California Law Business – Mark Robinson and the Ford Pinto
Posted in on December 11, 2000
Remember the Ford Pinto‚ the egg-shaped economy ride that sometimes exploded when struck from behind? Mark Robinson Does.
He also remembers the look on the faces of the jurors who awarded $127 million to his client 13-year-old burn victim Richard Grimshaw‚ in 1978‚ based on a design flaw that led to the deaths of 27 people from fuel-tank fires in Pintos.
The jurors were outraged to learn that the Ford Motor Co. became aware of the risks of passenger deaths in 1971 yet waited until 1976 to move the Pinto’s gas tank from behind the rear axle to a safer spot above the center of the axle.
"Ford made a decision to place-money ahead of human lives‚" Robinson says‚ waving an Aug. 26‚ 1971‚ fuel system integrity memorandum. That damning piece of evidence advised Ford executives not to recall or re-design the Pinto "until required by law."
Thirty years later‚ Robinson charges‚ little has changed.
The automobile industry continues to place profits ahead of people‚ he says. In recent years‚ they’ve added a new weapon to their arsenal‚ according to the plaintiffs’ bar: protective orders granted by courts and genuflecting judges that keep corporate transgressions out of the public eye.

(Spatial reasoning dataset excerpts)
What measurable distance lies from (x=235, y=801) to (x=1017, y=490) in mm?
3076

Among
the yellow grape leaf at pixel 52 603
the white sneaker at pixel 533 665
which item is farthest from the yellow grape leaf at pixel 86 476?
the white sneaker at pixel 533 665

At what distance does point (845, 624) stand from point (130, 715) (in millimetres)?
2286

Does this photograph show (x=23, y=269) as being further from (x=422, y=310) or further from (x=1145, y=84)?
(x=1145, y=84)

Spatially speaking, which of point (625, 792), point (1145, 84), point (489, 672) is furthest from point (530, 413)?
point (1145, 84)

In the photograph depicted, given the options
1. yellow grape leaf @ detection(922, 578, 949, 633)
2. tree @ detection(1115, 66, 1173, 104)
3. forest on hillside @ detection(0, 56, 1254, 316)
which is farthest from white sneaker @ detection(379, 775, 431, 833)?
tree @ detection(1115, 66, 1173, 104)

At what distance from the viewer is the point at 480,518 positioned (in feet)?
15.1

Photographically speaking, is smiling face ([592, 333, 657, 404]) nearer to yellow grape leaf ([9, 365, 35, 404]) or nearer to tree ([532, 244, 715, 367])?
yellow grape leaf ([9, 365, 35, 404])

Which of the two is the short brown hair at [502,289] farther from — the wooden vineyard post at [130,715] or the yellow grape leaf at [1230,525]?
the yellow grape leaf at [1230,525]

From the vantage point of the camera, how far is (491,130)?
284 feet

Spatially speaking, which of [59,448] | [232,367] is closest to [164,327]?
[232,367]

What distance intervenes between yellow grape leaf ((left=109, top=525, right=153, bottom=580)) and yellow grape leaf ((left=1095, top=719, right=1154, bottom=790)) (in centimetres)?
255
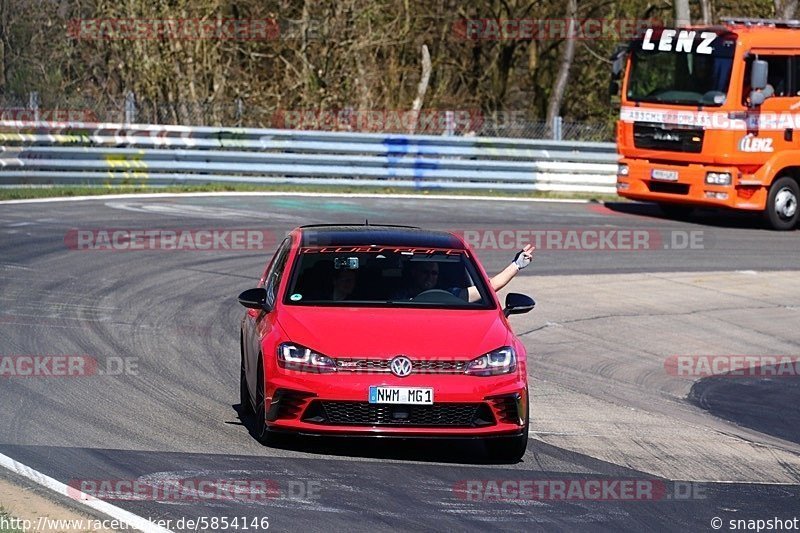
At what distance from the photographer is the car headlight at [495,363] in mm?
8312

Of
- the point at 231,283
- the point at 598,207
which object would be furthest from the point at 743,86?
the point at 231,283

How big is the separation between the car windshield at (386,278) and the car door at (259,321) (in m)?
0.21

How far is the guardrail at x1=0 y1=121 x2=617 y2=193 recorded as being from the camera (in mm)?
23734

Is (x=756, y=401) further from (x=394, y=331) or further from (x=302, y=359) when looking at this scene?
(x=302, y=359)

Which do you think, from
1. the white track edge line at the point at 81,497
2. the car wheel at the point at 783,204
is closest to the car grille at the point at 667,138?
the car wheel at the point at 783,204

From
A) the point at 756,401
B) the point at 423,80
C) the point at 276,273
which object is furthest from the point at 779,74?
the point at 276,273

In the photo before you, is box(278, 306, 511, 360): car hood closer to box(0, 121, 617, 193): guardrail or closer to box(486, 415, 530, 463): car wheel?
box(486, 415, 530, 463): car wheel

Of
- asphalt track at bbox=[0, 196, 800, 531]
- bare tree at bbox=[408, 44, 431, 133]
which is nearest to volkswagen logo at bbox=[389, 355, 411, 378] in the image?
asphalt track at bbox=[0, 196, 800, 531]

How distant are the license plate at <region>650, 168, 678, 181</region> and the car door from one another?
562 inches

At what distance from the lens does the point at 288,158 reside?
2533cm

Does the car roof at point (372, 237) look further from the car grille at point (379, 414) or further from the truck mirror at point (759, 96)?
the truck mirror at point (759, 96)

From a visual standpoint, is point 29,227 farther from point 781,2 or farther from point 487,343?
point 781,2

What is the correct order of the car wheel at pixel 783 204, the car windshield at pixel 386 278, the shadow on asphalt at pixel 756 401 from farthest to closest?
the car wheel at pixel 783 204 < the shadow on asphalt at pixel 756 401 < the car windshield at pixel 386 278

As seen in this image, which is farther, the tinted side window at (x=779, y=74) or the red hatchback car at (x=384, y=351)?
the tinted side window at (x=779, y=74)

---

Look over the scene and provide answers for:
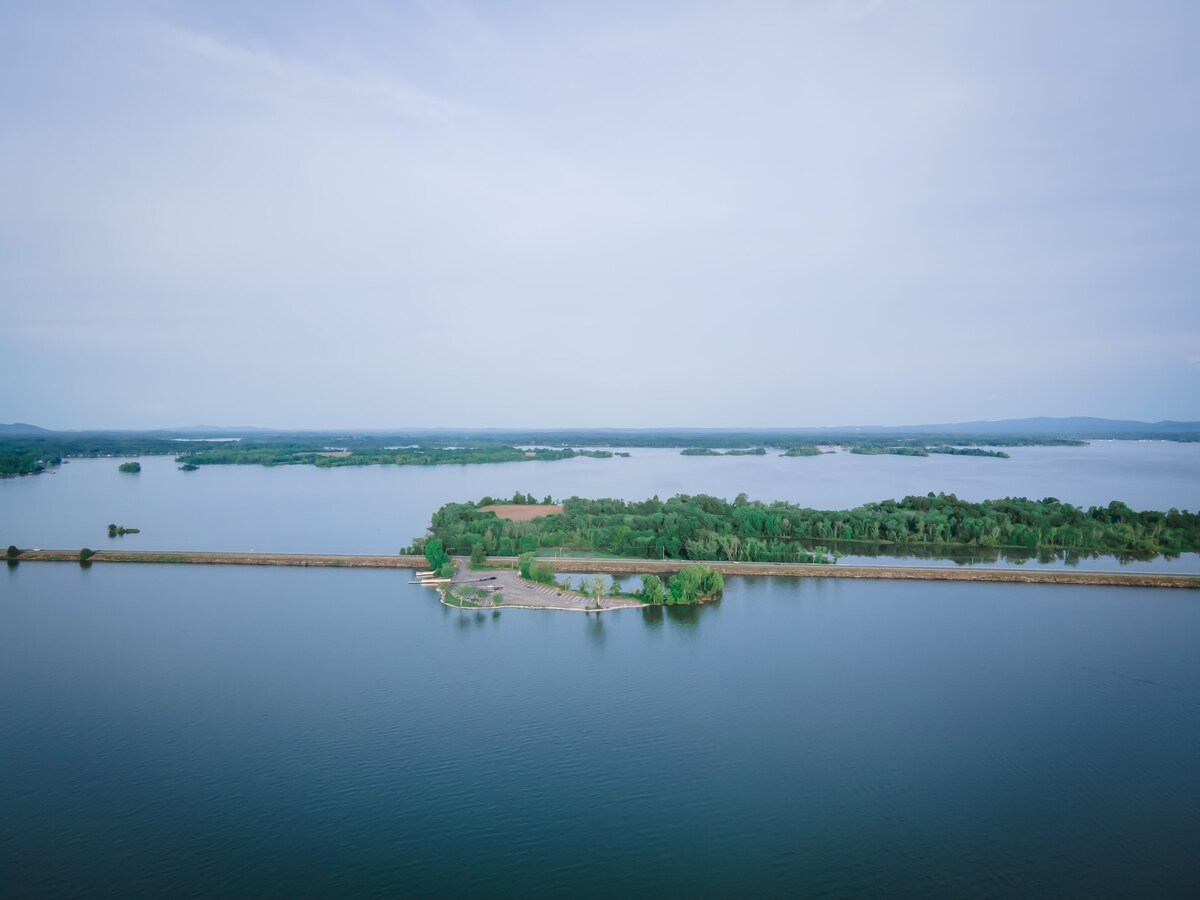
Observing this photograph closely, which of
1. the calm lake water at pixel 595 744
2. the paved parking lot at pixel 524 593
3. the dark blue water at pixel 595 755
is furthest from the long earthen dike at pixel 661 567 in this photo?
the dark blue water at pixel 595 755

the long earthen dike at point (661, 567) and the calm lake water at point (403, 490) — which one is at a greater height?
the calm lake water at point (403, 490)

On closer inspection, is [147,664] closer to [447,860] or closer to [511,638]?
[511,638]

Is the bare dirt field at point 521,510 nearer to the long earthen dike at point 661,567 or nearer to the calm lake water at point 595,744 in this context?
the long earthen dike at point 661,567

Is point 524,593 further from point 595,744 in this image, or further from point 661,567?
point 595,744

## Required actions
1. Answer these questions from the Ford Pinto article:
(a) How much did the jurors award to Richard Grimshaw?
(b) In what year did Ford move the Pinto's gas tank?
(c) What did the Aug. 26, 1971, fuel system integrity memorandum advise Ford executives?
2. Name every distinct year given as a number in the Ford Pinto article.
3. Extend the Ford Pinto article past its final sentence.

## Solved problems
1.
(a) $127 million.
(b) 1976.
(c) Not to recall or re-design the Pinto "until required by law."

2. 2000, 1978, 1971, 1976

3.
Recently‚ aided by lawmakers‚ consumer groups and the media‚ plaintiffs’ lawyers have begun firing back‚ asking courts to let the sunshine in to cleanse dirty little secrets like those behind the Ford Pinto.
The Colonel’s Secret Recipe and the formula for Coca Cola—the trade secrets on which corporate defendants rely to dose court files and discovery documents—are a far cry from the prescription for defective tires‚ Robinson says.
Once again‚ the automobile and tire manufacturers have placed public scrutiny directly on the courts.
First there was the hail of litigation from rollover accidents involving Ford Explorers equipped with "de-treaded" tires and the recall of 6.5 million defective Bridgestone/Firestone tires in August. Then in October‚ it was revealed that Goodyear Tire & Rubber Co. had also manufactured tires involved in fatal accidents—and questions were raised about what the company knew and when they knew it…
…Robinson has been confronting these issues for decades. The former president of Consumer Attorneys of California was eager to discuss tires‚ trucks and SUVs—and the protective orders he claims corporations rely upon to make sure vital information never sees the light of day.
He and partner Kevin Calcagnie of Newport Beach’s Robinson Calcagnie, Inc. agreed to meet at their firm’s warehouse‚ where they store a small fleet of crushed vehicles they’ve purchased from insurance carriers to demonstrate the need for stricter safety standards.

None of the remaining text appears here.